__What is being asked__. Please shorten the paragraph in the Salient posts passage that begins "Usually from dark until midnight" and keep its main facts.

-- Exercise text follows --

They all agreed with Ernie, but right then a cup of tea would have done. We hadn’t had one all day. We didn’t have a primus and we couldn’t light a fire. The enemy hadn’t picked up this post and the boys didn’t want to give him a trail of smoke on which to lay his machine-guns.
We’d been up all night and during the day the flies and fleas had done their best to stop us sleeping. We’d had a quiet night, but the troops were still weary. The tucker had been late getting up from the company cook-house, and the bully stew and tea were almost cold by the time they reached the forward posts. The carrying party had been held up by enemy machine-guns firing during those few hours just after dark when there was almost a gentleman’s agreement not to fire at all, so that both sides could get their evening meal.
Usually from dark until midnight you could safely move around the Salient posts, but about twelve o’clock the fun started. By day you couldn’t move at all. In the dead flat desert the machine-gunners and snipers on both sides could see every move. And so for 13 hours of daylight both sides lay quiet and fought vermin and boredom. In most parts you couldn’t even stand up, for the unyielding Libyan rock made the digging of deep trenches impossible in this sector. This meant that you lay in a stuffy dugout all day and sat in a cramped shallow weapon pit all night. You might stretch your legs going back to Company H.Q. after dark to guide the ration party forward. That was exercise but it was no pleasure stroll, for you never knew when the Hun would forget the rules and start sweeping the desert with machine-guns.
You couldn’t dig communication trenches leading back to Company and Battalion H.Q., as in France during the last war, and for hundreds of yards back behind the front there was no dead ground to give you cover. In fact, most of the time you were safer in the front-line posts than walking about on the plain. You might also find some exercise in working on the posts at night – repairing the wire or digging deeper weapon pits and trenches; but you couldn’t do much between bursts of fire. You had to keep the upper hand by giving the Germans more than burst for burst. Some nights these private machine-gun battles developed into willing combats with fire from mortars and artillery added. During the night you took your turn in the listening post a couple of hundred yards out in no-man’s-land –lying in an 18-inch trench; straining your eyes and ears; slowly growing numb with cold. Then came the stand-to, and you waited for dawn with its uneasy quiet.

-- Exercise text concluded --
-- Collected material follows --

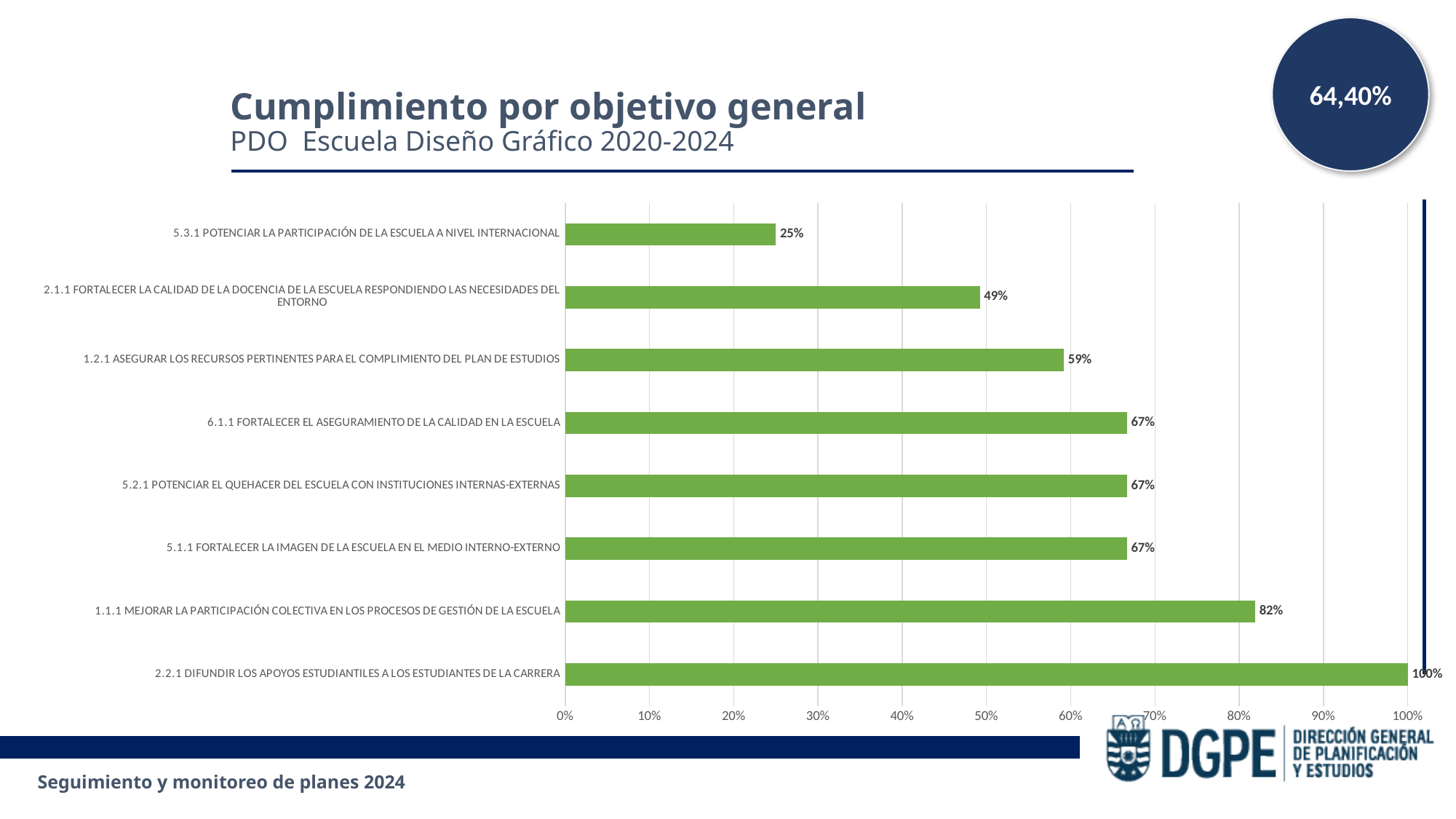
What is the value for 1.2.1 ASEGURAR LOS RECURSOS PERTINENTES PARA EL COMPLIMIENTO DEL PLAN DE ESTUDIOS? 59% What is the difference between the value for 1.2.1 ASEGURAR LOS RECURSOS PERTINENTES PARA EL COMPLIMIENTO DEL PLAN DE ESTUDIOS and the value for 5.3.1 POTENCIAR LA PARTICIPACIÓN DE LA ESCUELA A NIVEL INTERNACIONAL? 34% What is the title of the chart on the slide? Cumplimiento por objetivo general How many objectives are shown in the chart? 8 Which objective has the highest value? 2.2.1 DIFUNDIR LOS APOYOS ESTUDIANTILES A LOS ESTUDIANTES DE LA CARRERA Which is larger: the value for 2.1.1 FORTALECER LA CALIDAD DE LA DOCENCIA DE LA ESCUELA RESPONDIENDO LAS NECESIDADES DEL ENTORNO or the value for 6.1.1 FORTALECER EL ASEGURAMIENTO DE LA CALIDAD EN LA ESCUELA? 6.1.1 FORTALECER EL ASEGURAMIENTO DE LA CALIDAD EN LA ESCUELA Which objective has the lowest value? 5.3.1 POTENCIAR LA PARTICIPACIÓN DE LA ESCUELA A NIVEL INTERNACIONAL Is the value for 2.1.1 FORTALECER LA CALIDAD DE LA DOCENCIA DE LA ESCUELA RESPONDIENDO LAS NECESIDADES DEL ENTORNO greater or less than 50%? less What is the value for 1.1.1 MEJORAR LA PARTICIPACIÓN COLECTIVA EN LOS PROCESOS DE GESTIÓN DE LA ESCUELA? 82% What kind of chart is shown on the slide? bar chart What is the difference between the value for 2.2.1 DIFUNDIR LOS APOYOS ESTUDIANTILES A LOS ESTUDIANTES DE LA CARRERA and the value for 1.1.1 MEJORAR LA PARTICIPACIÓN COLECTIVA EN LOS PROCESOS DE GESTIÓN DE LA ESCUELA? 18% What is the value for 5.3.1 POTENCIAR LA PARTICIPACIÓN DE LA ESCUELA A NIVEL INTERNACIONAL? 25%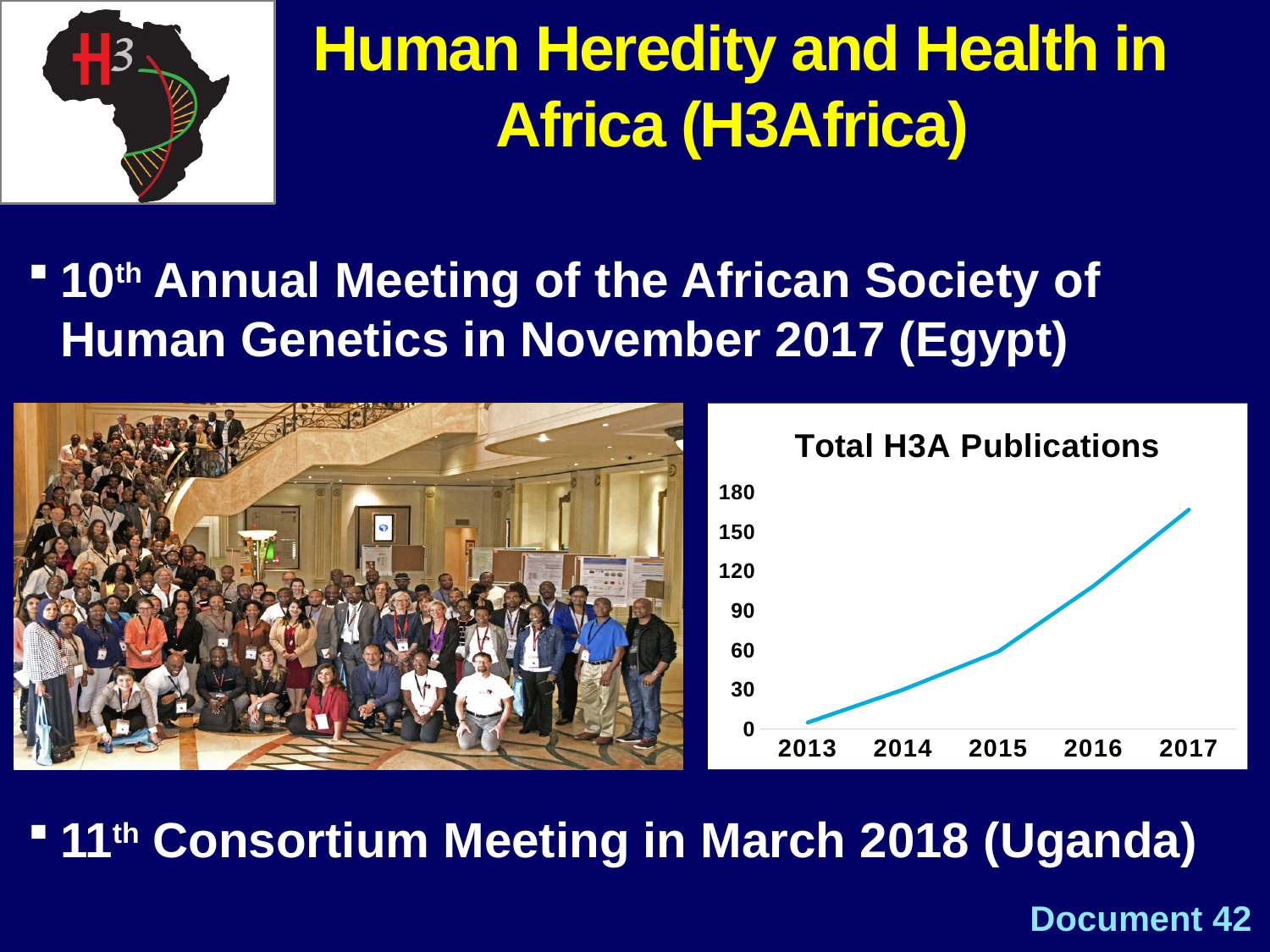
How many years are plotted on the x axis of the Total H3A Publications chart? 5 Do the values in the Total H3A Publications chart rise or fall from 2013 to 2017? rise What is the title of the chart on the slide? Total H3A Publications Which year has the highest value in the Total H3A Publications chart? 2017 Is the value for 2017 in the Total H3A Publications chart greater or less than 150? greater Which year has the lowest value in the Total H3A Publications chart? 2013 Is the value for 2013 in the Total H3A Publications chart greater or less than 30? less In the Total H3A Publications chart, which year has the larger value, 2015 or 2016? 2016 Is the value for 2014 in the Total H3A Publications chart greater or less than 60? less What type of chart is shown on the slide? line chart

-- Collected material concluded --

__Written answer__. Men could move safely around the Salient posts from dark until midnight. Around twelve the firing began, and by day no movement was possible because machine-gunners and snipers on both sides could see everything on the flat desert. For 13 hours of daylight both sides lay quiet, fighting vermin and boredom. The hard Libyan rock ruled out deep trenches, so in most parts men couldn't stand. They lay in a stuffy dugout all day and sat in a cramped, shallow weapon pit all night. Going back to Company H.Q. after dark to guide the ration party forward gave some exercise, but it was risky, since the enemy might break the rules and sweep the desert with machine-guns at any moment.